Abra..I'm not sure but my gut tells me she is weak from the selenium def. and in order to hold herself up she is pushing her shoulders out....A vet visit would be good to discuss ways to strengthen her legs and help her from causing permanent damage to her shoulders..


----------



## nchen7 (Feb 25, 2013)

she is absolutely adorable. I hope it turns out well in the end. My thoughts are with you and your precious little girl.


----------



## clearwtrbeach (May 10, 2012)

If it were me I'd give selenium but also a vet visit. The shoulders/elbows are out pretty severely and I'd want to be sure there isn't something more than selenium. If so and caught early may mean huge difference in the out come.


----------



## toth boer goats (Jul 20, 2008)

I agree with the Bo-se and a vet visit.


----------



## Abra (Aug 11, 2012)

Hi again. Good news. When I came home for my mid-day to bottle feed them, Serenity is doing MUCH better! Her shoulders aren't sticking out as much anymore, and she is now TOTALLY STRAIGHT on 3 of her 4 legs. There is only one leg that seems to be giving her trouble... Front right one. But even that one looks better!
I fed them, and she ate like a PRO! I mean, gulped down EVERYTHING in the bottle!  Yay!
Then she started JUMPING and playing with Copper (her brother). Not very well, but she tried and her and Copper had a bit of fun. 

The way she walked, it looked like she was just hurting badly from her feet not being strong. Like she was trying to support herself with the shoulders.  She is not doing that so much anymore!

I would take her to the Vet, if, for one, I had the funding to do that right now, and for two, if I could find a vet that would see her. As I said, there is really only one out here, and last time I tried talking to her she said she was "on vacation" and basically hung up on me.
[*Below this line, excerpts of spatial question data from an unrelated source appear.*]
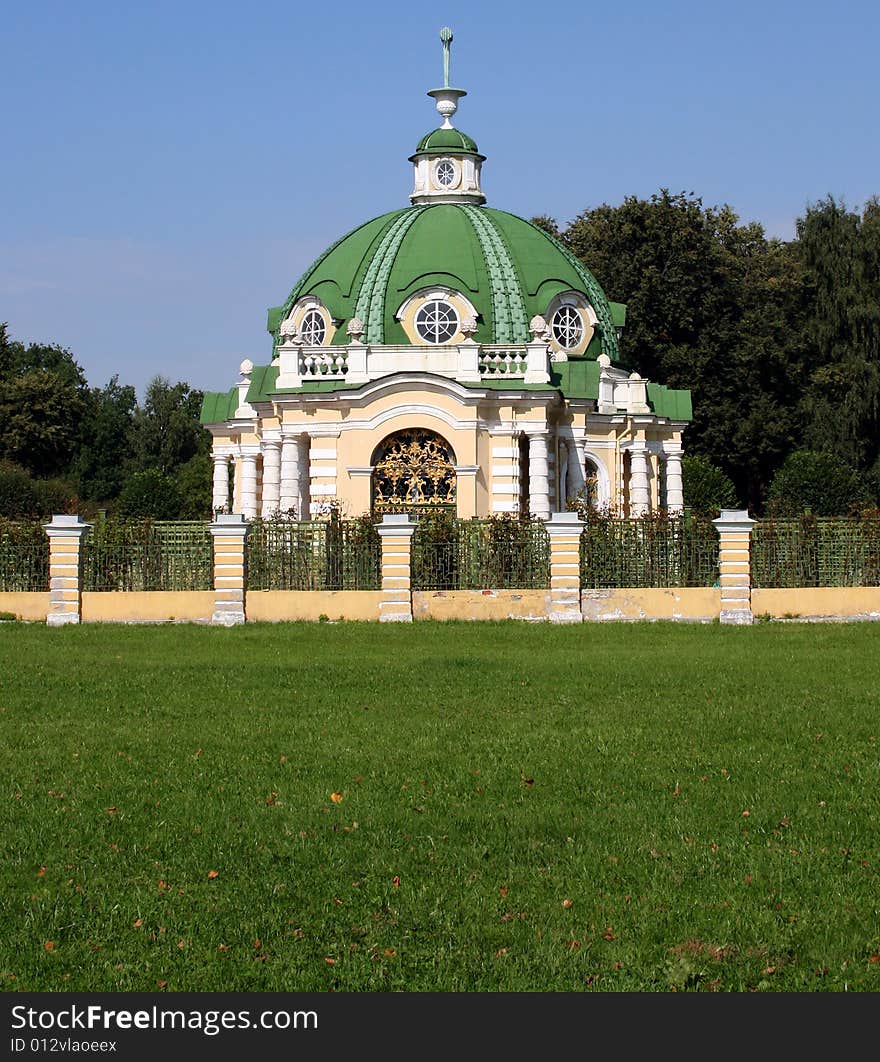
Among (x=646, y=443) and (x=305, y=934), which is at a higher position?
(x=646, y=443)

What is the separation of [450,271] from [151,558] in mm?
12812

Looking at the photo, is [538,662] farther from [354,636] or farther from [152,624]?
[152,624]

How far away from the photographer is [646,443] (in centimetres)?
3669

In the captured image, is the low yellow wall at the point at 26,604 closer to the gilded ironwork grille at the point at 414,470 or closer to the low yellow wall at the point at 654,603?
the low yellow wall at the point at 654,603

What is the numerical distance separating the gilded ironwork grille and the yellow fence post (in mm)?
8960

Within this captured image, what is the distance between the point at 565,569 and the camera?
22.7 metres

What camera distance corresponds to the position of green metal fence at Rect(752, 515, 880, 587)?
2294 cm

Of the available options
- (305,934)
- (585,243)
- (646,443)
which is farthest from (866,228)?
(305,934)

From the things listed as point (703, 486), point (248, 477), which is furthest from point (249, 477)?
point (703, 486)

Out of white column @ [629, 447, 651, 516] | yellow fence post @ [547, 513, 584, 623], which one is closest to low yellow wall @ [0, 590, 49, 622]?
yellow fence post @ [547, 513, 584, 623]

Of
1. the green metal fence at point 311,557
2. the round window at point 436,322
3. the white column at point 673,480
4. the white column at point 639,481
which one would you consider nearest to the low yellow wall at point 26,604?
the green metal fence at point 311,557

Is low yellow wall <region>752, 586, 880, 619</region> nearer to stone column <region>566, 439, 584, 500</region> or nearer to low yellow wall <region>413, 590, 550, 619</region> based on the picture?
low yellow wall <region>413, 590, 550, 619</region>

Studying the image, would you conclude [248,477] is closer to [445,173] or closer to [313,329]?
[313,329]

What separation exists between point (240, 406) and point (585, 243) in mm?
17398
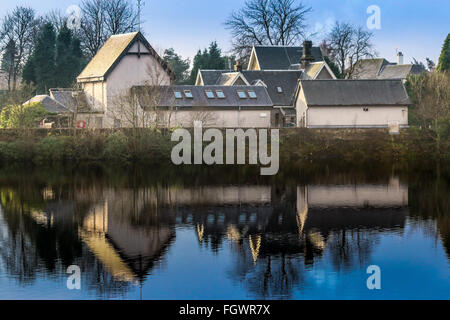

She didn't even want to hear what type of issue I had, so she can advise me.
From the way Reny is improving, it looks like she will be walking straight by this weekend.  Yay!


----------



## Frosty1 (Jul 12, 2011)

That's wonderful news!!!! So glad she's doing better!!


----------



## toth boer goats (Jul 20, 2008)

So glad there is improvement already. Sounds like she may straighten out all the way on her own.


----------



## clearwtrbeach (May 10, 2012)

Glad she's doing better keep up working with her. I know what you mean about vets, we have 1 'goat' vet nobody else will see them (or isn't goat savvy) in a bout a 90 mile radius.


----------



## Abra (Aug 11, 2012)

I thought this video would make you guys smile... ESPECIALLY those of you, who were saddened watching my poor, sweet Serenity stumble and struggle.....
She's the smaller one, with the wrap on her front foot. 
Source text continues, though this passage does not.